По-моему, Питер Джеффрис был именно таким. Аристократом. Его растили аристократом, и он им стал, но его заслуги в том не было. Словно Бог подарил ему банковский вклад, а он его просто транжирил. Я тебе скажу такое, чему ты, наверное, не поверишь: после того как я прочла пару его романов, мне стало его жалко.
— Жалко?
— Да. Потому что книги были прекрасными, а тот, кто их создал, был безобразен, как смертный грех. Он на самом деле был похож на моего Джонни, только по-своему Джонни повезло больше, потому что он никогда не мечтал о лучшей жизни, а мистер Джеффрис мечтал. Его мечтами были его книги, в них он позволял себе верить в тот мир, который высмеивал и поносил в жизни.
Она спросила Дарси, принести ли еще пива. Дарси ответила, что больше не хочет.
— Ну, если передумаешь, дай знать. А передумать ты можешь, потому что вот тут-то в воде и поднимается муть.
— И вот что еще, — сказала Марта. — Сексуальным он не был. Во всяком случае, не таким, как ты себе представляешь сексуального мужчину.
— То есть он был…
— Да нет, гомосексуалистом он не был, или голубым, или как их еще теперь называют. Его на мужчин не тянуло, но только и на женщин тоже не тянуло. За все эти годы, когда я прибирала за ним, всего два, ну, может, три раза в спальне в пепельнице лежали окурки с губной помадой и от подушек пахло духами. И в тот первый или второй раз я в ванной нашла карандашик для бровей — закатился в угол за дверью. Думается, это были девки по вызову (от подушек разило не теми духами, которыми душатся порядочные женщины), но ведь два-три раза за столько лет, это же совсем немного, верно?
— Куда уж меньше, — согласилась Дарси, вспоминая все трусики, которые выуживала из-под кроватей, все презервативы, которые плавали в неспущенных унитазах, все накладные ресницы, которые она находила на подушках и под подушками.
Марта некоторое время сидела молча, задумавшись, потом подняла голову.

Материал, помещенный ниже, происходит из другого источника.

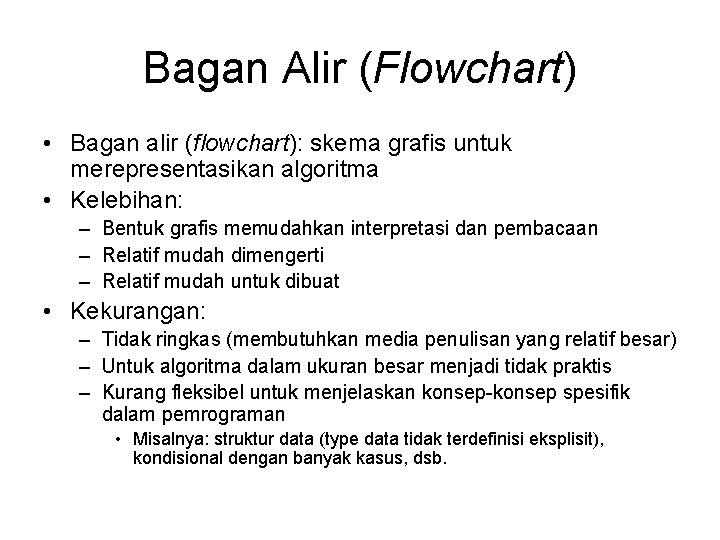 Bagan Alir (Flowchart)

• Bagan alir (flowchart): skema grafis untuk merepresentasikan algoritma
• Kelebihan:
– Bentuk grafis memudahkan interpretasi dan pembacaan
– Relatif mudah dimengerti
– Relatif mudah untuk dibuat
• Kekurangan:
– Tidak ringkas (membutuhkan media penulisan yang relatif besar)
– Untuk algoritma dalam ukuran besar menjadi tidak praktis
– Kurang fleksibel untuk menjelaskan konsep-konsep spesifik dalam pemrograman
• Misalnya: struktur data (type data tidak terdefinisi eksplisit), kondisional dengan banyak kasus, dsb.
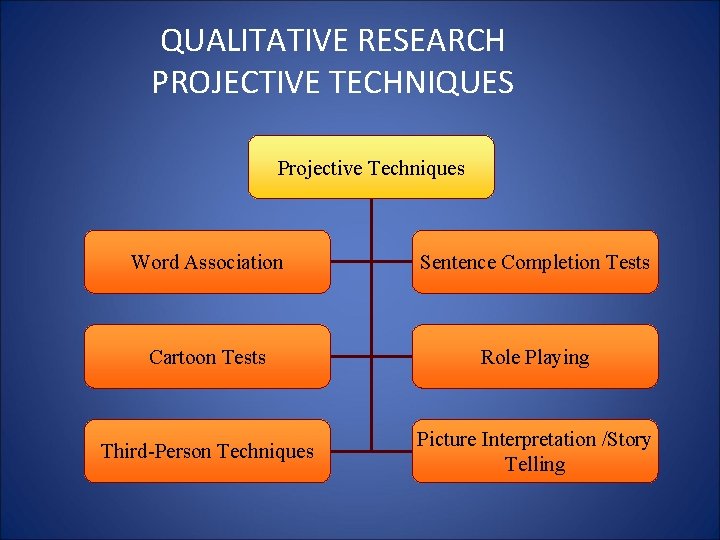 QUALITATIVE RESEARCH
PROJECTIVE TECHNIQUES

Projective Techniques

Word Association

Sentence Completion Tests

Cartoon Tests

Role Playing

Third-Person Techniques

Picture Interpretation /Story Telling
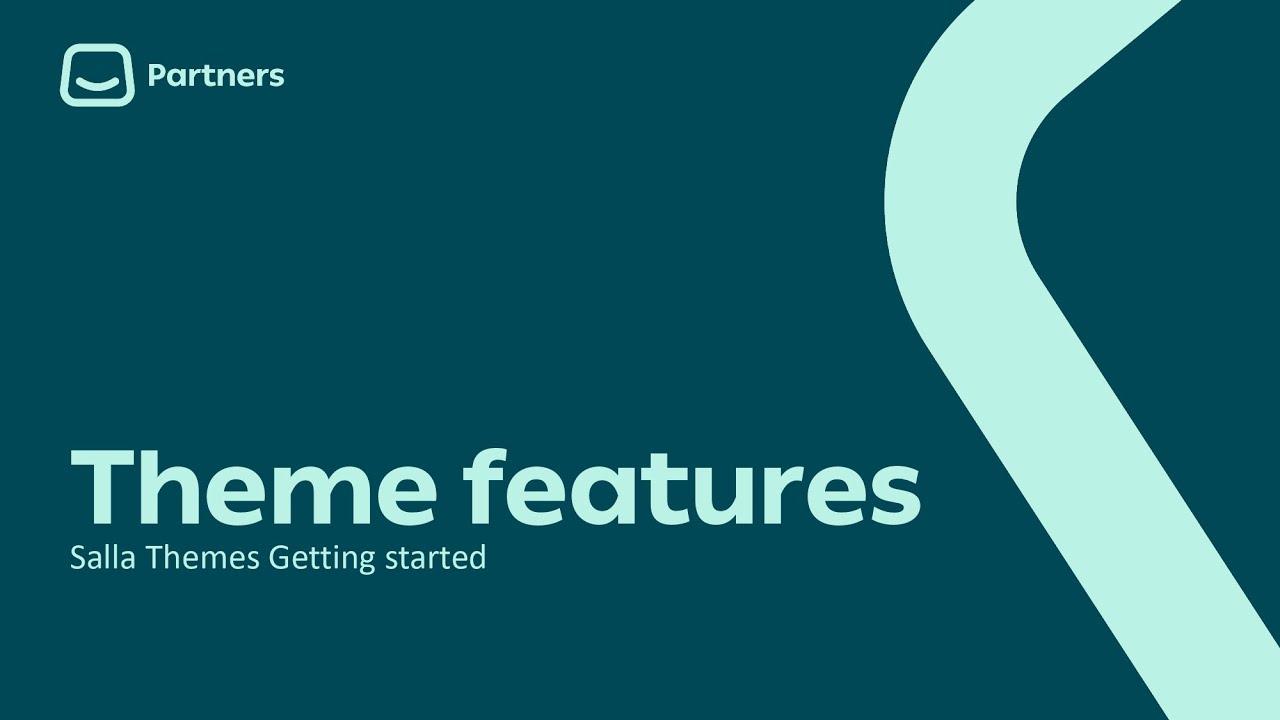 Partners

Theme features
Salla Themes Getting started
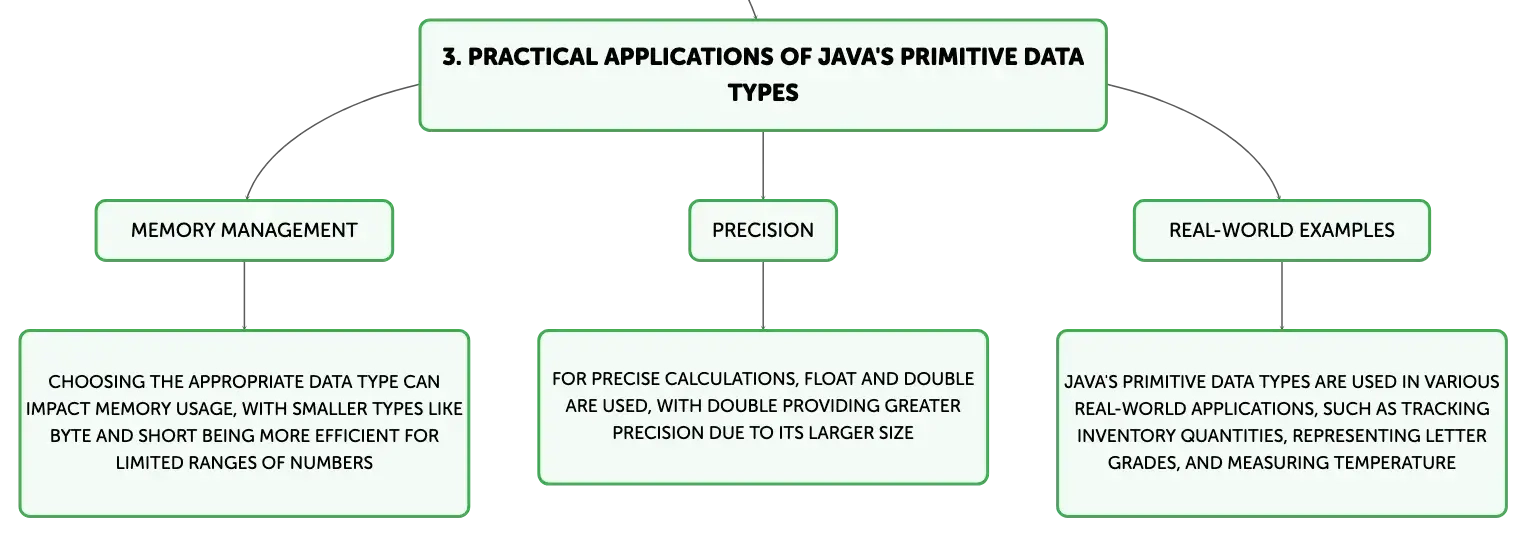 3. PRACTICAL APPLICATIONS OF JAVA'S PRIMITIVE DATA TYPES

MEMORY MANAGEMENT

CHOOSING THE APPROPRIATE DATA TYPE CAN IMPACT MEMORY USAGE, WITH SMALLER TYPES LIKE BYTE AND SHORT BEING MORE EFFICIENT FOR LIMITED RANGES OF NUMBERS

PRECISION

FOR PRECISE CALCULATIONS, FLOAT AND DOUBLE ARE USED, WITH DOUBLE PROVIDING GREATER PRECISION DUE TO ITS LARGER SIZE

REAL-WORLD EXAMPLES

JAVA'S PRIMITIVE DATA TYPES ARE USED IN VARIOUS REAL-WORLD APPLICATIONS, SUCH AS TRACKING INVENTORY QUANTITIES, REPRESENTING LETTER GRADES, AND MEASURING TEMPERATURE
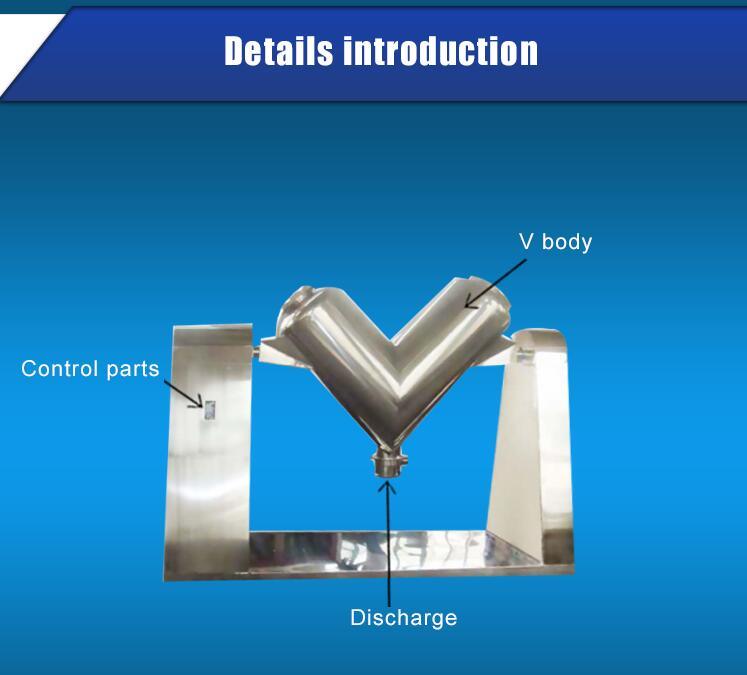 Details introduction

V body

Control parts

Discharge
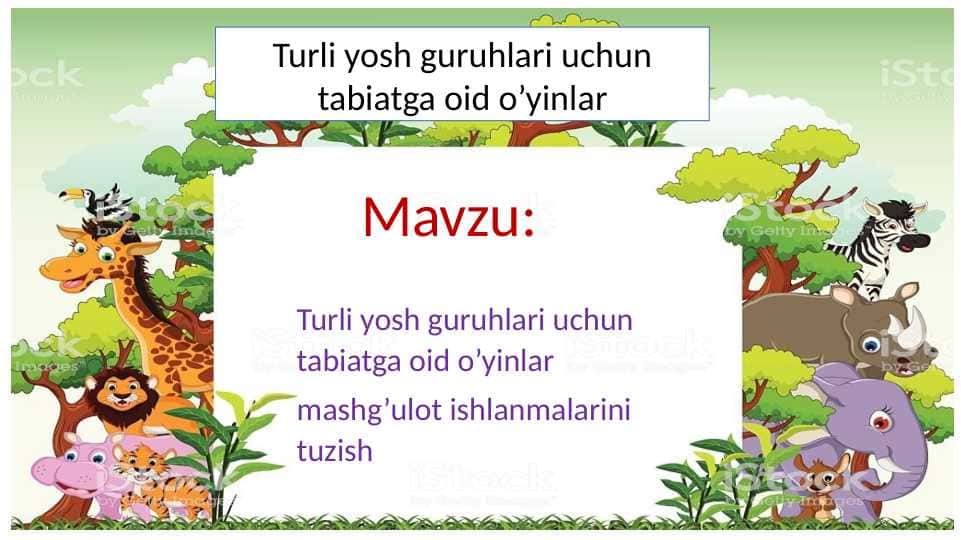 Turli yosh guruhlari uchun tabiatga oid o’yinlar

Mavzu:

Turli yosh guruhlari uchun tabiatga oid o’yinlar

mashg’ulot ishlanmalarini tuzish

iStock by Getty Images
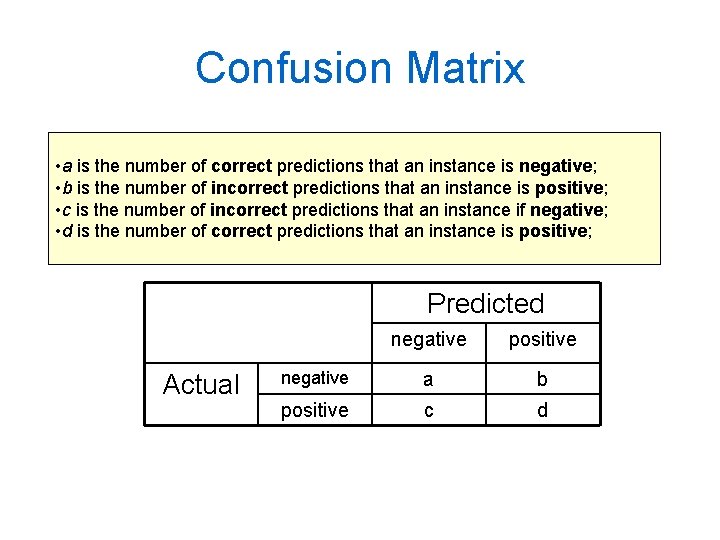 Confusion Matrix

•a is the number of correct predictions that an instance is negative;
•b is the number of incorrect predictions that an instance is positive;
•c is the number of incorrect predictions that an instance if negative;
•d is the number of correct predictions that an instance is positive;

| | | Predicted | |
|---|---|---|---|
| | | negative | positive |
| Actual | negative | a | b |
| | positive | c | d |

— Знаешь, что я тебе скажу? Его на себя тянуло! Получается чокнуто, да только это так. Молофьи у него хватало. Я столько простыней там перестирала, так уж знаю.
Дарси кивнула.
— И всегда баночка с кольдкремом стояла в ванной, а иногда на тумбочке у кровати. Думаю, он им пользовался, когда дрочил. Чтобы кожу не натереть.
Они посмотрели друг на друга и вдруг истерично захихикали.
— А ты не думаешь, деточка, что его в обратную сторону тянуло? — наконец выговорила Дарси.
— Так я же сказала «кольдкрем», а не «вазелин», — ответила Марта, и ее слова явились последней соломинкой: следующие пять минут они хохотали и хохотали. До слез.
Только на самом деле ничего смешного тут не было, и Дарси это знала. И дальше она просто слушала Марту, не веря своим ушам.
— Может, неделя прошла с того разговора у Мамы Делорм, может, две, — сказала Марта. — Не помню. С того времени столько воды утекло. И тогда я уже не сомневалась больше, что беременна — не то чтобы меня по утрам рвало или еще что-нибудь, но было такое чувство. И исходило не от тех мест, о каких ты подумала бы. А вроде бы твои десны и ногти на ногах и переносица узнали, что с тобой происходит, прежде остального твоего тела. Или вдруг в три часа дня тебя потянет на китайский салат под соевым соусом, и ты говоришь себе: «Э-эй! Это еще что такое?» Только я ни словечка Джонни не сказала. Знала, что все равно придется сказать, только боялась.